§ **INSTRUCCIÓN ESCRITA 1**:
Reproduzca el pasaje de la crónica sobre la tienda del barrio, comenzando en "Estaba yo tranquilamente" y terminando en "a mirarlo también.", con "marraquetas" sustituido por "panes de batalla".
§ **INSTRUCCIÓN ESCRITA 2**:
Enumere todos los rasgos físicos del parroquiano que se mencionan en la crónica sobre la tienda del barrio.
§ **INSTRUCCIÓN ESCRITA 3**:
Prosiga la crónica sobre el encuentro en la tienda del barrio a partir de su última oración.

§ **FRAGMENTO CITADO**:

>>>

Estaba yo tranquilamente buscando marraquetas en la tienda de mi barrio, con una lupa porque las que llegan ahora son más difíciles de encontrar que la conciencia de un abogado evista, cuándo un vecino se me quedó mirando fijamente durante largo rato. La verdad es que soy feo, por eso cuando se me quedan mirando es porque les debo plata o porque los aplacé en la U, así que comencé yo a mirarlo también.

El parroquiano era alto, flaco, de ojos claros, hombros caídos y nariz puntiaguda, y por la pura intuición, se me ocurrió poner mi mano extendida adelante y mirarlo guiñando un ojo, como si le pusiera un barbijo imaginario. De esa manera lo reconocí: no sabía su nombre, pero hace cinco años creo que alguien lo llamó “Sergio”.

<<<

§ **DATOS PROPORCIONADOS**:

>>>

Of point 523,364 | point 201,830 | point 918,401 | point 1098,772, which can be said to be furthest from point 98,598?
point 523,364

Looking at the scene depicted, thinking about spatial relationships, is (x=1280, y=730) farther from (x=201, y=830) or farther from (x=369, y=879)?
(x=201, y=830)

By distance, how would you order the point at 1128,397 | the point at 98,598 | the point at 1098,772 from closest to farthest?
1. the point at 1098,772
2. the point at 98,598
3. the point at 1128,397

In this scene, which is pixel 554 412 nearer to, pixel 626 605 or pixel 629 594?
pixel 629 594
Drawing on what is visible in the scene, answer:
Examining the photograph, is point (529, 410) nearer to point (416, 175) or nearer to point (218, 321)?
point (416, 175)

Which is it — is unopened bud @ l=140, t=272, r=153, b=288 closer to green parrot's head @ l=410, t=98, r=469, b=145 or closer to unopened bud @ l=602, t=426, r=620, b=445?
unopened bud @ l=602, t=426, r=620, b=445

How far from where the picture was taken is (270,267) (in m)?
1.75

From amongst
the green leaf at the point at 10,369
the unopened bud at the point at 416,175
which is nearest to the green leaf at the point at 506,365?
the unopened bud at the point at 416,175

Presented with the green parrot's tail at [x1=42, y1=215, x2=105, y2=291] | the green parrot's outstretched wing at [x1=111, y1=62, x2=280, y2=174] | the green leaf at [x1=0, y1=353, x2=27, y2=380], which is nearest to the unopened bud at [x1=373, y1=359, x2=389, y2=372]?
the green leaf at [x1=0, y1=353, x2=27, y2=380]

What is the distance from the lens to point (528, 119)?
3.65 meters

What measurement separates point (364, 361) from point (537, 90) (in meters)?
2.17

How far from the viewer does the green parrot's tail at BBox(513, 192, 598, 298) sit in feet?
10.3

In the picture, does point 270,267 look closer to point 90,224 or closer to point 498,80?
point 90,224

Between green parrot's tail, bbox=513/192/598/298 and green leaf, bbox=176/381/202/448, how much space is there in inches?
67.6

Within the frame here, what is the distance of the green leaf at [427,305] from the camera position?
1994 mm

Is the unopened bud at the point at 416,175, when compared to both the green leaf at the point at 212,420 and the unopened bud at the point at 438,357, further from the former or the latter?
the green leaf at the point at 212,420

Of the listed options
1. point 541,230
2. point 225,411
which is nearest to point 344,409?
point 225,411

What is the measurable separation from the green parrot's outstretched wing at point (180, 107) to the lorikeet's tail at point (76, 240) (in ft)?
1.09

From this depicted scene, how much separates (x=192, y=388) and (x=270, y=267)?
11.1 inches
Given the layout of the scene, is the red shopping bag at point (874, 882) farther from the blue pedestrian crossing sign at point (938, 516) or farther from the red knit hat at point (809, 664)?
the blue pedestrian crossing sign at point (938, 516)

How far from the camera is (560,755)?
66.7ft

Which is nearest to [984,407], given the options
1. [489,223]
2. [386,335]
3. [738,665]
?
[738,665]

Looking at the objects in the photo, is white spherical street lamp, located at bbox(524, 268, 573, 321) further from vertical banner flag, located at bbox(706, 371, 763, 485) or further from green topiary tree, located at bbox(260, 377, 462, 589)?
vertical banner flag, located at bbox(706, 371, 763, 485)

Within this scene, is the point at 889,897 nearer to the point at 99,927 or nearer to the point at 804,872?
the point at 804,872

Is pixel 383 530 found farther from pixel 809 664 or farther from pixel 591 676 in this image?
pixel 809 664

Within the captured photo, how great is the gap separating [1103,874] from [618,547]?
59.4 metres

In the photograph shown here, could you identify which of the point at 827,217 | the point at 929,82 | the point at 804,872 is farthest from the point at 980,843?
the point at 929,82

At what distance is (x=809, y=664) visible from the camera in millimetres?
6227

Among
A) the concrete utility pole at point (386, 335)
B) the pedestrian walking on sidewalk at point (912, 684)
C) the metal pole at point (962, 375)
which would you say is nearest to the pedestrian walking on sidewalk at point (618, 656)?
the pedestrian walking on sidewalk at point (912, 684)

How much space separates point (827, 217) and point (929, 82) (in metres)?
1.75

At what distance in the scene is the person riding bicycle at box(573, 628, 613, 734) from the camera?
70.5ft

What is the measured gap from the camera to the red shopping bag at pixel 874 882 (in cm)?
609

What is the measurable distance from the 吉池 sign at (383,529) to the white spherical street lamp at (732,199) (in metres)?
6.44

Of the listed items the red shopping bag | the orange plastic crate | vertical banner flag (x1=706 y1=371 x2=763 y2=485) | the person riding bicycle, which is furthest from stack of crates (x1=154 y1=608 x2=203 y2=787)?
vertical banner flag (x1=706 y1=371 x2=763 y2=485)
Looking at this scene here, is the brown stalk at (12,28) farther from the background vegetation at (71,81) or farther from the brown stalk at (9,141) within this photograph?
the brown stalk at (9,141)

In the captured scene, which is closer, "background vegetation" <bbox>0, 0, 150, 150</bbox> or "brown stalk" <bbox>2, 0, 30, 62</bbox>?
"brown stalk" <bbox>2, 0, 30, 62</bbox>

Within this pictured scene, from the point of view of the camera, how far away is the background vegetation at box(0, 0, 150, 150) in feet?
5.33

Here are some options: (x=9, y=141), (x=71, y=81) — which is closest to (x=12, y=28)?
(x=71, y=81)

<<<

§ **RESPUESTA FINAL 1**:
Estaba yo tranquilamente buscando panes de batalla en la tienda de mi barrio, con una lupa porque las que llegan ahora son más difíciles de encontrar que la conciencia de un abogado evista, cuándo un vecino se me quedó mirando fijamente durante largo rato. La verdad es que soy feo, por eso cuando se me quedan mirando es porque les debo plata o porque los aplacé en la U, así que comencé yo a mirarlo también.

§ **RESPUESTA FINAL 2**:
alto, flaco, de ojos claros, hombros caídos, nariz puntiaguda

§ **RESPUESTA FINAL 3**:
“Sergio” formó parte de la resistencia que hicimos los vecinos de la Zona Sur, aquella noche endemoniada justo después de la renuncia del tirano innombrable. Los grupos de WhatsApp con los cuales nos habíamos comunicado durante los 21 días de paro ciudadano, convocaron de inmediato a resistir a grupos que amenazaron con saquear comercios y locales cercanos a nuestras casas. 

En ese momento, lo que yo pensaba era que esas amenazas que habíamos escuchado durante todos esos días de “guerra civil” eran falsas alarmas y paparruchas, pero esta vez parecían estarse concretando. Una consigna gritada que uno ve en los medios es una cosa, pero sentir que nos estamos enfrentando entre bolivianos es otra, muy distinta y muy triste.

Estábamos cubiertos de pies a cabeza, porque además, había comenzado a llover. Varios llevaban casco de constructor y absolutamente todos teníamos puestos unos barbijos, casi como si anticipáramos la desgracia que meses después iba a llegar, producto de una sopa de murciélago que algún idiota en Wuhan, China se estaba tomando en ese momento.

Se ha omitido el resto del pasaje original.